+++ Text block +++
The conclusion made by the report's authors was that only by changing the way we use water within agriculture would we be able to meet the acute water, environment and poverty challenges facing us over the next 50 years. They suggested that with wise policies and investments in irrigation, upgrading rainfed agriculture, and trade it would be possible to limit future growth in water withdrawals to 13% and the expansion of cultivated land to 9%. However, the effects of climate change and the increased use of biofuels would complicate matters, making actions necessary to
address these. The Assessment found the greatest potential lay in rainfed areas of the world housing the highest number of poor people. Upgrading these rainfed lands through better water management held the greatest potential to increase productivity and decrease poverty. The technology would not necessarily need to be complex; simple measures such as catching water in huge tubular plastic bags and storing roof and road run-off could double or even triple food production in sub-Saharan Africa and south-east Asia, effectively increasing productivity from each raindrop by that amount.

==Shaping future water policy==
The report recommended eight policy actions:
- Change the way we think about water and agriculture. Rain should be viewed as the ultimate source of water to be managed, and agriculture as part of an agro-ecosystem that provides food but also delivers other environmental services, such as maintaining soil fertility.
- Fight poverty by improving access to agricultural water and its use. This would be achieved by promoting livelihood gains by smallholder farmers, for example by securing water access through rights and developing multiple-use water supply systems.
- Manage agriculture to enhance ecosystem services. This would involve using good agricultural practices to enhance other ecosystem services.
- Increase the productivity of water. The outcome would be higher yields and value from smaller volumes of water, thus reducing demand and environmental impacts.
- Upgrade rainfed agriculture by improving soil moisture and using supplemental irrigation. This holds the greatest potential for lifting people out of poverty and increasing water productivity, particularly in sub-Saharan Africa.
- Adapt yesterday's irrigation for tomorrow's needs. Modernisation would require a mix of technological and management upgrades.
- Reform the reform process, targeting state institutions. Water management investments should embrace irrigated and rainfed agriculture, plus fisheries and livestock practices.
- Deal with trade-offs and make difficult choices. Informed multi-stakeholder negotiations would be essential.
+++ Data provided +++
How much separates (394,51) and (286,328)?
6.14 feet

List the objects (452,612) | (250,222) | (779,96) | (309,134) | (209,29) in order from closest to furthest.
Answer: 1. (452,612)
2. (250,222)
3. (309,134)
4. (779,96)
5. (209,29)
+++
Tasks —
1 > Using the text on agricultural water, decide whether each statement agrees with it: (a) The report's authors held that growth in water withdrawals could be limited to 13%. (b) The Assessment found the greatest potential in irrigated areas. (c) The technology for upgrading rainfed lands would have to be complex. Answer yes or no for each and quote the deciding words.
2 > Translate this sentence from the text on agricultural water into Spanish: "Modernisation would require a mix of technological and management upgrades."

Exercise solutions —
1 >
(a) Yes: "it would be possible to limit future growth in water withdrawals to 13%"
(b) No: "The Assessment found the greatest potential lay in rainfed areas of the world housing the highest number of poor people."
(c) No: "The technology would not necessarily need to be complex"

2 > La modernización requeriría una combinación de mejoras tecnológicas y de gestión.